The long-awaited Oyu Tolgoi copper-gold underground mine, bearing one of the world's largest copper deposits, was set to begin mining operations on March 13.
Anglo-Australian giant Rio Tinto owns 66% of Oyu Tolgoi, with the government of Mongolia owning the remaining 34%. Throughout the mine's life cycle, a number of controversies have arisen to date.
Oyu-Tolgoi is located in Mongolia's South Gobi region. The project is divided into two sections: there is an open-pit mine and an underground mine. Since 2013, the open-pit mine has been producing approximately 1.5mn tonnes of copper concentrate per year. The underground mine holds 80% of the deposit's total reserves.
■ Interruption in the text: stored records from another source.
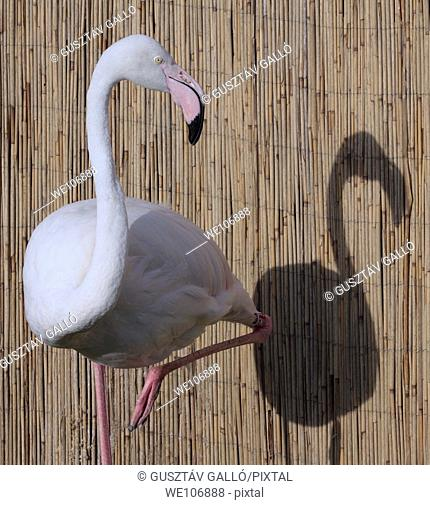 Flamingo and his shadow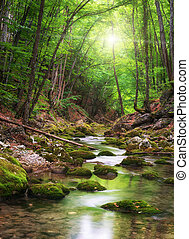 Fluss tief im Bergwald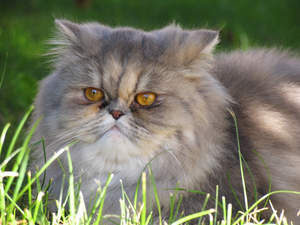 A lovely diluted Calico Persian lying in the grass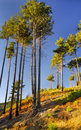Tall Pine Trees Stock Photos - 7572133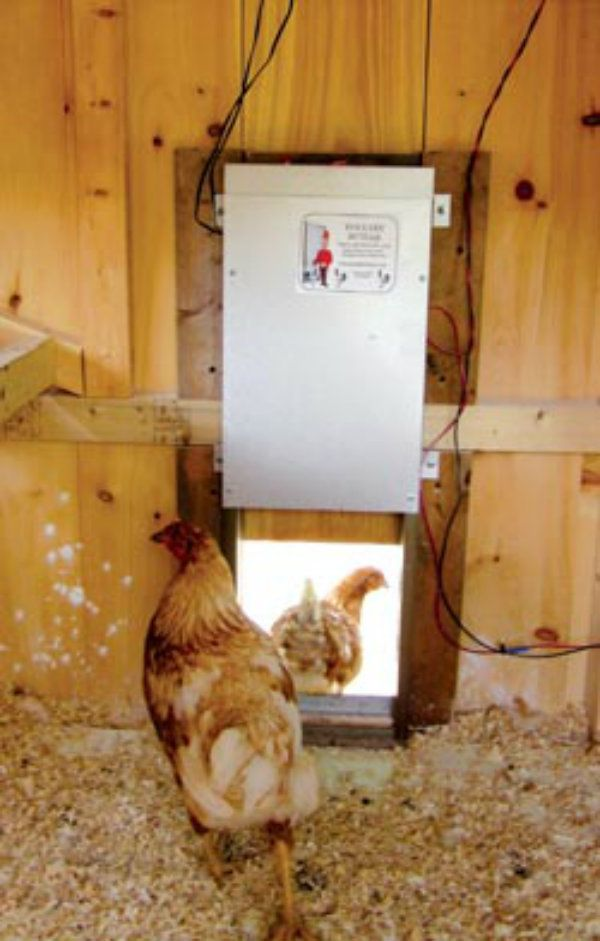 Le Meilleur Solar Powered Chicken Coop Light Auto Open Door Etc Ce Mois Ci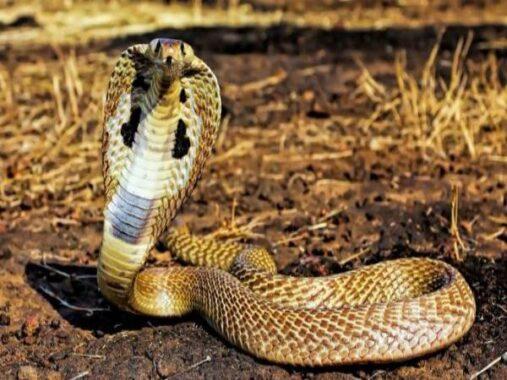 Nằm mơ thấy rắn hổ mang là điềm lành hay dữ ? Đánh lô đề con gì ?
The underground mine will significantly increase Oyu Tolgoi's production and value. It is expected to produce approximately 3mn tonnes of copper concentrate per year, more than tripling current output. This will place Oyu Tolgoi among the top five copper mines in the world in terms of volume and profitability. The project is expected by officials to benefit Mongolia's economy and society.
However, promises in this direction were made in the past when Mongolia experienced a mining boom in early 2010. No such benefits are discernible as yet. For example, a World Bank report stated in 2020 that 27.8% of the country's citizens live under the poverty line, with 15% on the verge of falling into poverty.
Nonetheless, the mine is said capable of generating approximately $5bn in annual sales and of paying into the Mongolian public purse approximately MNT 700bn (towards $200mn) in royalties each year.
Rio Tinto, the project's operator, intends to invest an additional $3bn in expanding and upgrading the facility over the next few years. Peak production is expected by 2030, when the company will be able to mine 95,000 tonnes of ore per day. Furthermore, Rio Tinto has predicted that demand for copper will rise by 25% by 2035 as a result of its use in renewable energy, electric vehicles (EVs) and digital technologies.
The mining expansion does, however, present some challenges and risks that must be carefully addressed. These include ensuring environmental sustainability, social responsibility, good governance and equitable benefit distribution, as well as effective revenue management.